## To be done:
Check each statement below against the notebook extract on aircraft state logs, and answer yes or no with the deciding words quoted from it.
1. RECORD_ID is set to 10.
2. The processed data is meant to be saved to a file named version_02.csv.
3. The flaps level field refers to wing flaps for lift and drag.

** Start Extract provided **

| Field Index | Variable         | Meaning                         |
| ----------- | ---------------- | ------------------------------- |
| `f[0]`      | Transform matrix | Position and orientation        |
| `f[1]`      | Velocity vector  | Movement direction/speed        |
| `f[2]`      | Health level     | Aircraft damage level           |
| `f[3]`      | Wreck flag       | Whether the aircraft is wrecked |
| `f[4]`      | Brake level      | Brake force on wheels           |
| `f[5]`      | Flaps level      | Wing flaps for lift/drag        |
| `f[6]`      | Landed flag      | Whether the aircraft has landed |
| `f[7]`      | Target name      | Target of the targeting system  |


# Libraries

In [19]:
import numpy as np

import os

import pandas as pd

import sqlite3

# Constants

In [20]:
DB_DIR = os.path.join('..', 'data', 'external', 'v2_logs.db')
SAVE_DIR = os.path.join('..', 'data', 'interim', 'version_02.csv')
RECORD_ID = 5
COLUMN_NAMES = ['transform_matrix', 'velocity', 'health_level', 'wreck_flag', 'brake_level', 'flaps_level', 'landed_level', 'target_name']

# Import Data

In [21]:
conn = sqlite3.connect(DB_DIR)
df_our = pd.read_sql_query(f'SELECT * FROM ally_1_machine_state WHERE id_rec >= {RECORD_ID}', conn)
df_bandit = pd.read_sql_query(f'SELECT * FROM ennemy_1_machine_state WHERE id_rec >= {RECORD_ID}', conn)
conn.close()

In [22]:
df_our.iloc[-1].v.split(':')

['-0.080891;0.012988;-0.996638;-4135.735840;-0.000001;0.999915;0.013031;512.866882;0.996723;0.001055;-0.080884;535.999634',
 '-230.656006;10.493129;-22.567677',
 '0.7929427291732906',
 '',
 '0',
 '0',
 '',
 'ennemy_1']

In [23]:
df_our.iloc[-2].v.split(':')

['-0.080891;0.012988;-0.996638;-4124.717773;-0.000001;0.999915;0.013031;512.370544;0.996723;0.001055;-0.080884;537.078735',
 '-230.264664;10.361356;-22.552729',
 '0.7929427291732906',
 '',
 '0',
 '0',
 '',
 'ennemy_1']

# Preprocess

## Split column [v]

In [24]:
def split_column_v(df_0: pd.DataFrame) -> pd.DataFrame: 
    '''
    splits column [v] to its parts.

** End Extract provided **
** Start Given material **

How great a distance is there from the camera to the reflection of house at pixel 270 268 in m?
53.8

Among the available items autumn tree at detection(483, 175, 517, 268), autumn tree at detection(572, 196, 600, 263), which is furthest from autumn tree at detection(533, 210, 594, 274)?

** End Given material **

## Full response:
1. No: "RECORD_ID = 5"
2. Yes: "SAVE_DIR = os.path.join('..', 'data', 'interim', 'version_02.csv')"
3. Yes: "Wing flaps for lift/drag"